I don't know why so many people try to connect an Uno to a breadboard like this. Uno was designed to be used with shields. Other types of Arduino, like Nano, Mini and Micro are better for breadboards. This is how I like to wire up my Arduino on a breadboard: Useful circuit: Charlieplexed 4 x 7-Segment display - #2 by PaulRB - Exhibition / Gallery - Arduino Forum . Its still not perfect, its still hard to see where some of the wires go. That's why when you get more experienced you will understand the value of a proper schematic diagram.

Can you update your fritzing diagram to show how you have connected everything, including the switch?

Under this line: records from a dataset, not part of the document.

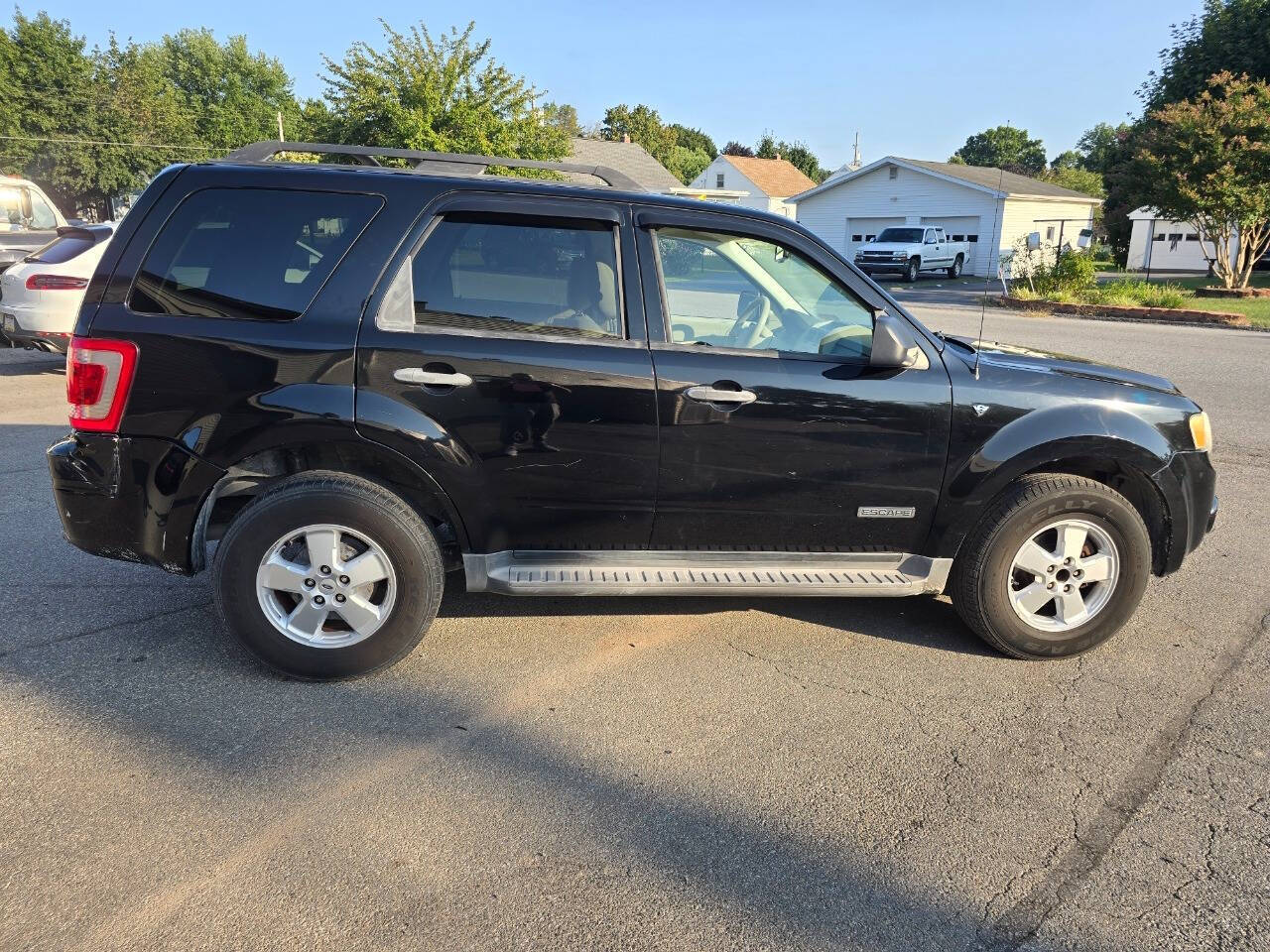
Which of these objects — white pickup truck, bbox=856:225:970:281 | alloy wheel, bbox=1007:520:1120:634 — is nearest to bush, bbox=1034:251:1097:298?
white pickup truck, bbox=856:225:970:281

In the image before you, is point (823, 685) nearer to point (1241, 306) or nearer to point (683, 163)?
point (1241, 306)

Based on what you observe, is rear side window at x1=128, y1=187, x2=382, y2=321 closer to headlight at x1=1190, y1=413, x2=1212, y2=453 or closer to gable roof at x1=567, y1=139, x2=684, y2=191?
headlight at x1=1190, y1=413, x2=1212, y2=453

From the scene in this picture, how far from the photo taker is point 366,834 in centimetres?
275

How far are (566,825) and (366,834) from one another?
1.94ft

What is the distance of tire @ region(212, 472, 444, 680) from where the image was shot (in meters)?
3.48

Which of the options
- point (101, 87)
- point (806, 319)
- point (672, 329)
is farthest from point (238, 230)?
point (101, 87)

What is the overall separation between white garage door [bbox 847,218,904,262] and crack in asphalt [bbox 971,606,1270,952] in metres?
40.3

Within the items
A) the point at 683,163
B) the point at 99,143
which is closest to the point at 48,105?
the point at 99,143

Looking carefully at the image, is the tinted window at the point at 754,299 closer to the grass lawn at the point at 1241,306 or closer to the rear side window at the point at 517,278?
the rear side window at the point at 517,278

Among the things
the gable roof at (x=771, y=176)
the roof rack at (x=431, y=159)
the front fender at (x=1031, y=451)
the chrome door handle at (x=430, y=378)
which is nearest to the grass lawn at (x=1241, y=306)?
the front fender at (x=1031, y=451)

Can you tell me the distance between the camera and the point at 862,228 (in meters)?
42.9

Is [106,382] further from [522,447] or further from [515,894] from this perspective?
[515,894]

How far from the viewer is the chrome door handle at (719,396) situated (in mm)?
3646

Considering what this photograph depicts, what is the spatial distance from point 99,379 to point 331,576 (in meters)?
1.13
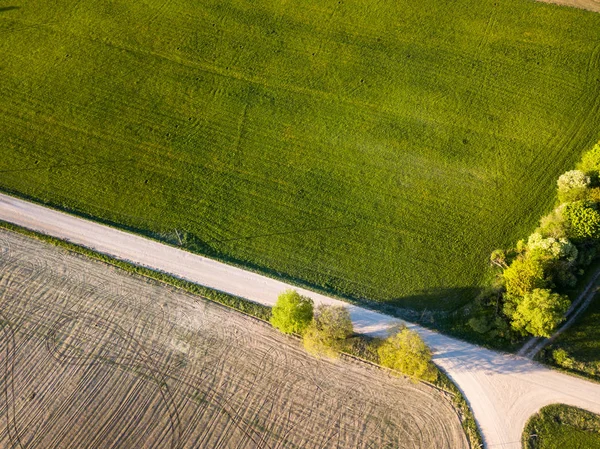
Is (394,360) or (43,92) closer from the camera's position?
(394,360)

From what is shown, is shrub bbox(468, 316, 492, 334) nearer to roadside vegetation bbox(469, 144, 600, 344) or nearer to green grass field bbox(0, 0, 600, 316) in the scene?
roadside vegetation bbox(469, 144, 600, 344)

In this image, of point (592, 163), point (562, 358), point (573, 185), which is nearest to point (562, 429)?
point (562, 358)

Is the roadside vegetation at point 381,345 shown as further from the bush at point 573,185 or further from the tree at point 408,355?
the bush at point 573,185

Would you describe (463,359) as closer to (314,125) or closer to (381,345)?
(381,345)

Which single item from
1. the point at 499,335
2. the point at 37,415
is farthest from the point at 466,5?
the point at 37,415

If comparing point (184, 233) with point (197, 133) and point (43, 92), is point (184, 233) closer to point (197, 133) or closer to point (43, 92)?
point (197, 133)

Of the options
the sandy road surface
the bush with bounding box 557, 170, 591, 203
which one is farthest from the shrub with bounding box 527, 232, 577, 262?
the sandy road surface
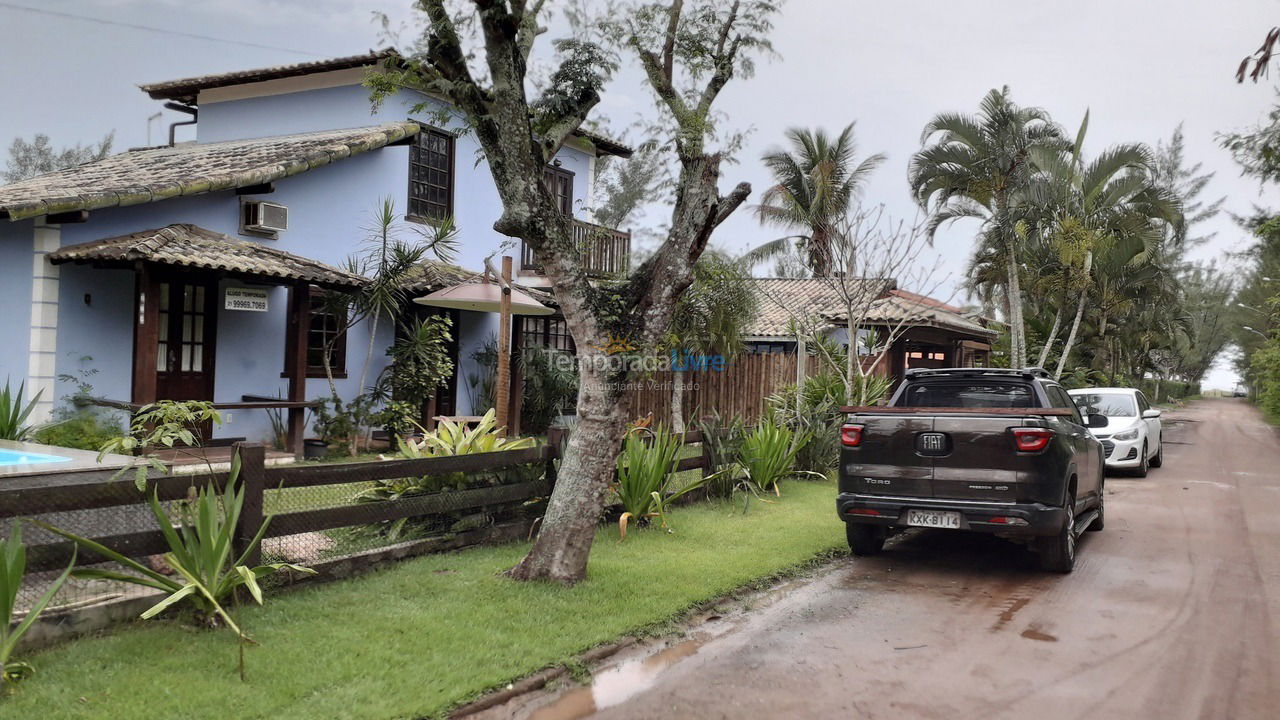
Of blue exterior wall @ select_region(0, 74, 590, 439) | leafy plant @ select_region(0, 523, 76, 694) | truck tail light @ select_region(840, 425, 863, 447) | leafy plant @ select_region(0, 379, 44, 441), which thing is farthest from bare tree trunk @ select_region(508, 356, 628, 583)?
leafy plant @ select_region(0, 379, 44, 441)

Thanks Pedro147 for the YouTube link, but I do not recommend that kind of thing. All I wanted to is the program for the button to my 2 codes which I have put on this forum thread to operate the circuit.
If any one doesn't understand, I'll make it go back to my regular circuit with no button and just keep programming which one is my favourite. I just wanted, so that you I can change the pattern without programming it on the computer.

did you connect the pushbutton?

Yes. But I couldn't get it to work. Because I am new to Arduino. I have been learning the basics and I would like to build this circuit, because I find it fun for interest. Because it's like technology.

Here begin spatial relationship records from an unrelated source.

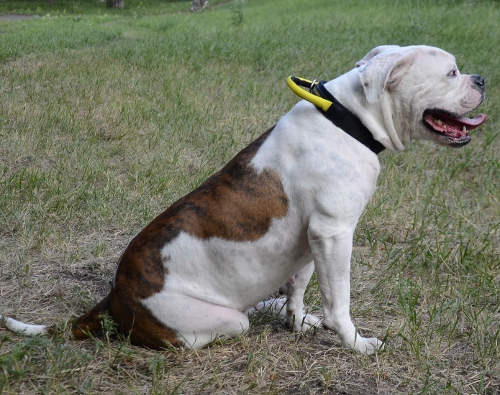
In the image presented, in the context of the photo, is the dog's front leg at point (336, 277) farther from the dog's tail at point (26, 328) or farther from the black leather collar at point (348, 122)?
the dog's tail at point (26, 328)

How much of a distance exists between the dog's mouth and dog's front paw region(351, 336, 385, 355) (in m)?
1.06

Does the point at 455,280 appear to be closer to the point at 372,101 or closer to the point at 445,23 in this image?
the point at 372,101

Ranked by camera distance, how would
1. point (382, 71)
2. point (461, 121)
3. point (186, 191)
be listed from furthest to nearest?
point (186, 191)
point (461, 121)
point (382, 71)

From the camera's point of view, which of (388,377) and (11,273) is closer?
(388,377)

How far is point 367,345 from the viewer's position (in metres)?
3.21

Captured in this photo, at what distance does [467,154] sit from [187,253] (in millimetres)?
4090

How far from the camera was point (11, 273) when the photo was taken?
3863 millimetres

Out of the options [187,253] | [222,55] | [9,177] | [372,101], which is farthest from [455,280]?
[222,55]

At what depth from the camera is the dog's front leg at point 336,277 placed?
3.00m

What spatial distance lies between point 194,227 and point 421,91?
128 centimetres

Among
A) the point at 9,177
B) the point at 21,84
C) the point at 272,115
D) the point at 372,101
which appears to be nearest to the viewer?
the point at 372,101

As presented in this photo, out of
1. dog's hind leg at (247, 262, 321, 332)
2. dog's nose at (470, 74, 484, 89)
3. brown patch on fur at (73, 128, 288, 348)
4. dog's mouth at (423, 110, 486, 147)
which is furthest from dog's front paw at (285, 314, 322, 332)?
dog's nose at (470, 74, 484, 89)

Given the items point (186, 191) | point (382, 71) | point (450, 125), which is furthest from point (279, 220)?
point (186, 191)

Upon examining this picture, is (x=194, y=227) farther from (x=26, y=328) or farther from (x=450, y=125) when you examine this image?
(x=450, y=125)
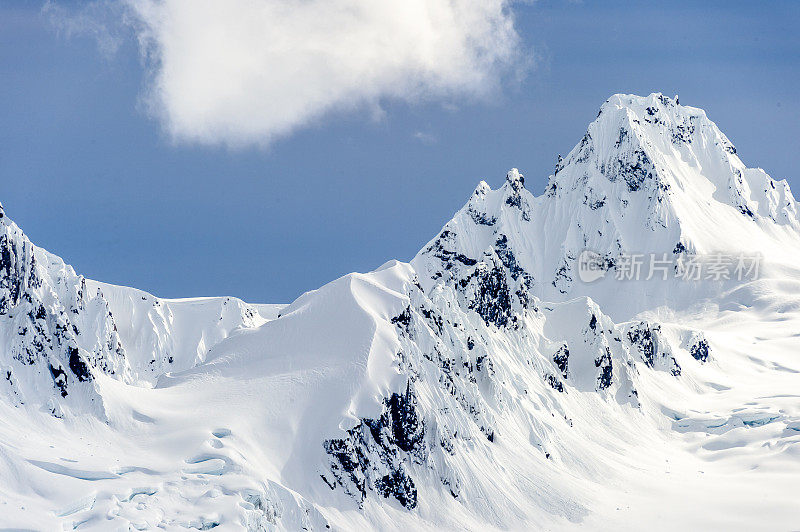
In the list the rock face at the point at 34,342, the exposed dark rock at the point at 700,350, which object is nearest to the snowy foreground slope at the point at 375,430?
the rock face at the point at 34,342

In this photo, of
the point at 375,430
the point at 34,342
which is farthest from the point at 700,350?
the point at 34,342

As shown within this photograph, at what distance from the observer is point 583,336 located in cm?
14800

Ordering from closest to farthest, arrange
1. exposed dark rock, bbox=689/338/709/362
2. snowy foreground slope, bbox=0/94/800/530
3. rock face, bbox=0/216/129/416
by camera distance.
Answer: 1. snowy foreground slope, bbox=0/94/800/530
2. rock face, bbox=0/216/129/416
3. exposed dark rock, bbox=689/338/709/362

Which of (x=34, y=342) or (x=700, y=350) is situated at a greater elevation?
(x=700, y=350)

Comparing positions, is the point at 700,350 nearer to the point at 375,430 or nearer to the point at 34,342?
the point at 375,430

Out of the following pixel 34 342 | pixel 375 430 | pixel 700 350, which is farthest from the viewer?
pixel 700 350

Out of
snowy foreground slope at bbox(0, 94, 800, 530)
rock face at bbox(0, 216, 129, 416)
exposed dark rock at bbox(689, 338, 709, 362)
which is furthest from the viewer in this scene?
exposed dark rock at bbox(689, 338, 709, 362)

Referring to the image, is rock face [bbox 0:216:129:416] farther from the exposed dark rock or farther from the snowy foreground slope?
the exposed dark rock

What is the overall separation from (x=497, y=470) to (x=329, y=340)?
79.6ft

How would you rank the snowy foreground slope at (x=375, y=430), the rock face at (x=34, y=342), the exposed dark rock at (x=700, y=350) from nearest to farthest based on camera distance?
the snowy foreground slope at (x=375, y=430) < the rock face at (x=34, y=342) < the exposed dark rock at (x=700, y=350)

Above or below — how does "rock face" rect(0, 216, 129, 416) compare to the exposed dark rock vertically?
below

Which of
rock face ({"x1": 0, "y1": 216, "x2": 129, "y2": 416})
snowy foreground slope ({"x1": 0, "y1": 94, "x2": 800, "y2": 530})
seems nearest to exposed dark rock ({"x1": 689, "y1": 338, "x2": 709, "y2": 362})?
snowy foreground slope ({"x1": 0, "y1": 94, "x2": 800, "y2": 530})

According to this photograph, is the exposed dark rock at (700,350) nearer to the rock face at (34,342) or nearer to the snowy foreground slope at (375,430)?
the snowy foreground slope at (375,430)

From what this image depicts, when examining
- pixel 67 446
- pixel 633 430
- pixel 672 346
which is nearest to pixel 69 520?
pixel 67 446
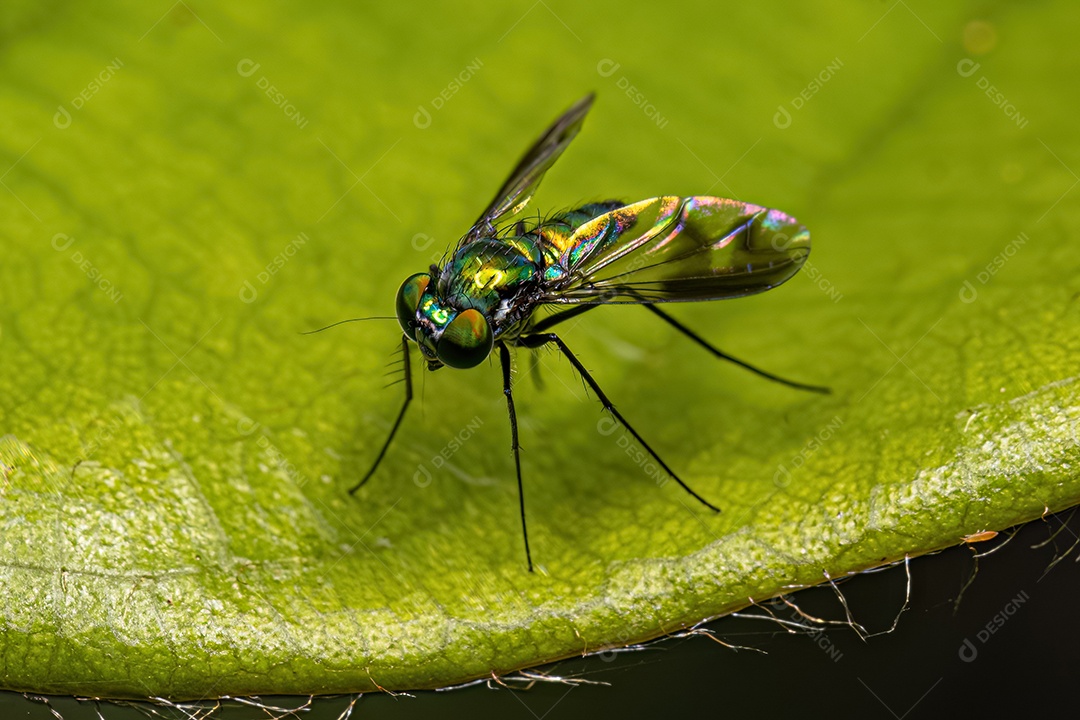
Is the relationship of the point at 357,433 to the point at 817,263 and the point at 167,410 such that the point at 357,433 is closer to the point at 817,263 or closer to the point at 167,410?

connect one side of the button to your buttonPin (as defined in my code I posted for you (pin8)

attach the other side of the switch to ground.

the switch will connect the pin to ground when pressed... you got it?

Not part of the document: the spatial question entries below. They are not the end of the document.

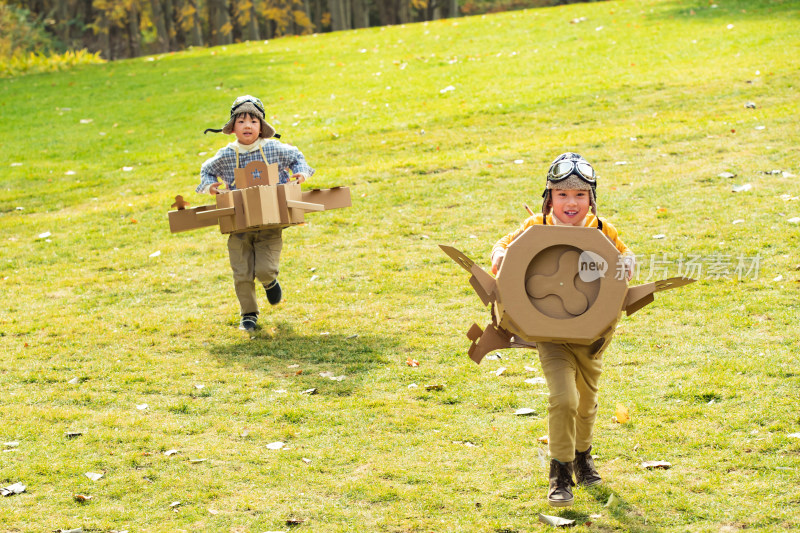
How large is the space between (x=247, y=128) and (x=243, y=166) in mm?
312

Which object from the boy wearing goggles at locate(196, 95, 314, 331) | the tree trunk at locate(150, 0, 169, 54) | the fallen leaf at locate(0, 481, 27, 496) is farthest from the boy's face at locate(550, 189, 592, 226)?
the tree trunk at locate(150, 0, 169, 54)

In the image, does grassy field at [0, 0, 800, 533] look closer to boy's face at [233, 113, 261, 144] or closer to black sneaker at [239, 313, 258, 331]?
black sneaker at [239, 313, 258, 331]

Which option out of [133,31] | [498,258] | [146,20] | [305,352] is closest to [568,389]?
[498,258]

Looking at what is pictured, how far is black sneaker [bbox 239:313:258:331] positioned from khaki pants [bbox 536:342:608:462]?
367 cm

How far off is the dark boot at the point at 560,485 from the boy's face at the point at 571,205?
3.80ft

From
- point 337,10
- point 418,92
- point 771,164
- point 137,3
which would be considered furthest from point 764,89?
point 137,3

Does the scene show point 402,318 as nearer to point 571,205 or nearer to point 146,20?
point 571,205

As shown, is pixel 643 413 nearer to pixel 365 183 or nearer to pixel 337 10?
pixel 365 183

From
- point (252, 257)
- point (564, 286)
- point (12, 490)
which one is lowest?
point (12, 490)

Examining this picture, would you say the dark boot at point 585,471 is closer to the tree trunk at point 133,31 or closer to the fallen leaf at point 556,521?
the fallen leaf at point 556,521

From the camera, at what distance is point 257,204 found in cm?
669

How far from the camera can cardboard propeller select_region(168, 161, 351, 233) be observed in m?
6.71

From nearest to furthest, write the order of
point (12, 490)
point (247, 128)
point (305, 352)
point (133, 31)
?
point (12, 490) < point (305, 352) < point (247, 128) < point (133, 31)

then test with this sketch:

int buttonPin = 8;
int ledPin = 13;
unsigned long duration = 5000UL; // five seconds
unsigned long startTime;
int lastButtonState;

void setup()
{
  Serial.begin(9600);
  pinMode(ledPin, OUTPUT);
  pinMode(buttonPin, INPUT_PULLUP);
}
void loop()
{
 int buttonState = digitalRead(buttonPin);
 if (buttonState == LOW)
 {
   if (lastButtonState == HIGH)
   {
     startTime = millis();
     Serial.println(F("Button Pressed"));
   }
 }
 lastButtonState = buttonState;
 ledOn(startTime);
}

void ledOn(unsigned long myStart)
{
  if (millis() - myStart < duration)
  {
    digitalWrite(ledPin, HIGH);
  }
  else
  {
    digitalWrite(ledPin, LOW);
  }
}

the on-board led with lite for 5seconds each time you press the button...

not tested, but I think it will work for you

Thanks for the instructions, but it would be better if it would be better on a sketch diagram. You can copy my sketch diagram and edit it - so I can understand. Because, I do really understand where it goes. This is my first time doing this.

I have put on some more photos just give you guys some ideas. :slight_smile:
Some of the pictures can be blurry due to the shakiness of the camera which I was holding.